Now I think it is more like a practice.

You keep choosing. You keep adjusting. You keep becoming someone who can live the life you said you wanted, even when it turns out to be more complicated than the version you imagined.

That is the thing about moving abroad. The move itself is not the transformation. It is only the first disruption.

The real change happens more slowly.

It happens when your father visits after the hardest year of his life and finds a way to laugh at your table. It happens when your daughter sees the business and the life from the inside. It happens when former clients become the people you celebrate with. It happens when you can get through a hospital visit, a missed train, a family dinner, a work call, and a language mistake without deciding the whole life is too much.

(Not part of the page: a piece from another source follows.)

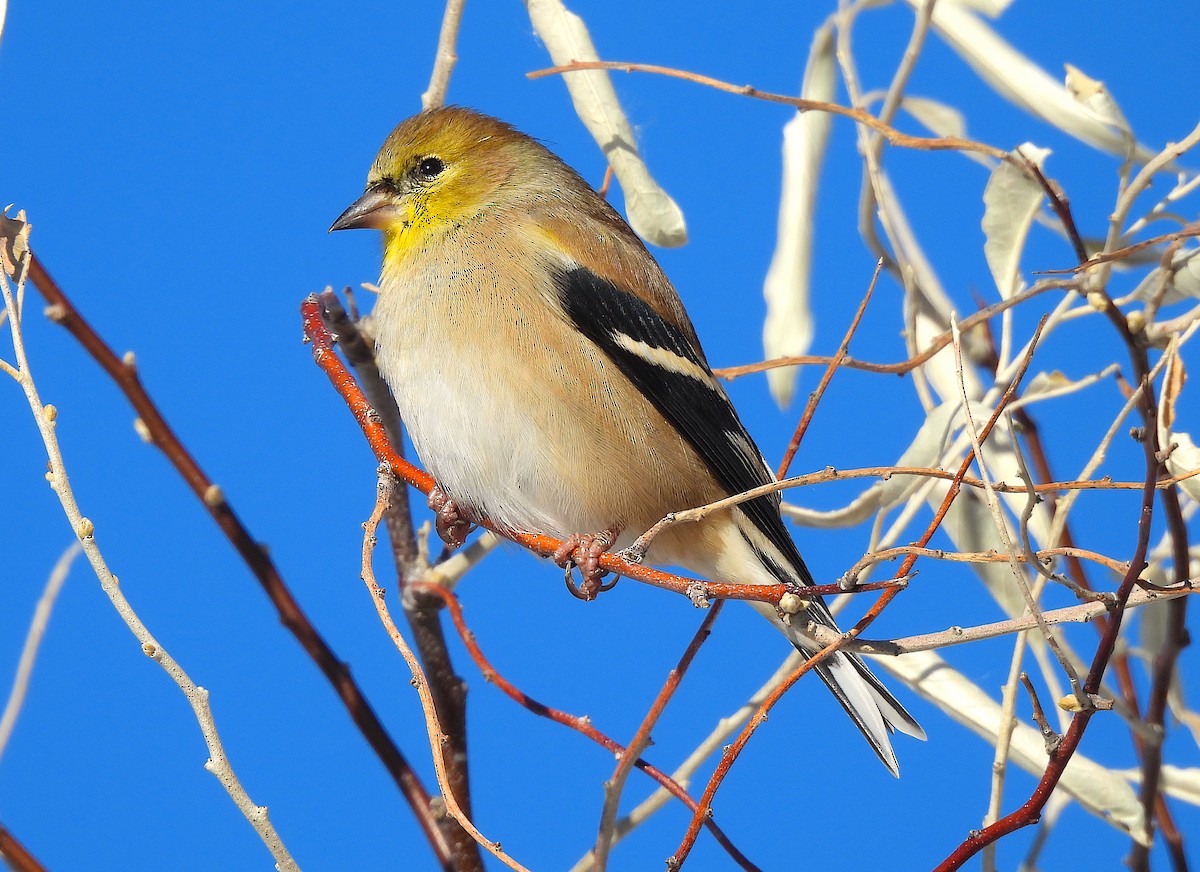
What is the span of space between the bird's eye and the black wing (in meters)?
0.32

It happens when a place stops being the dream and starts becoming the setting for ordinary, demanding, beautiful days.

That is where I am right now.

Home in Sicily. More tied to Spain than I expected. Still leading the work. Still learning the languages. Still getting things wrong. Still watching the life expand in directions I could not have mapped when I first left.

The life keeps changing after you move.

That may be the part I trust most now.

You do not arrive once. You keep arriving, in new countries and in new versions of yourself. And sometimes, if you are paying attention, the life you once called someday is already happening around you.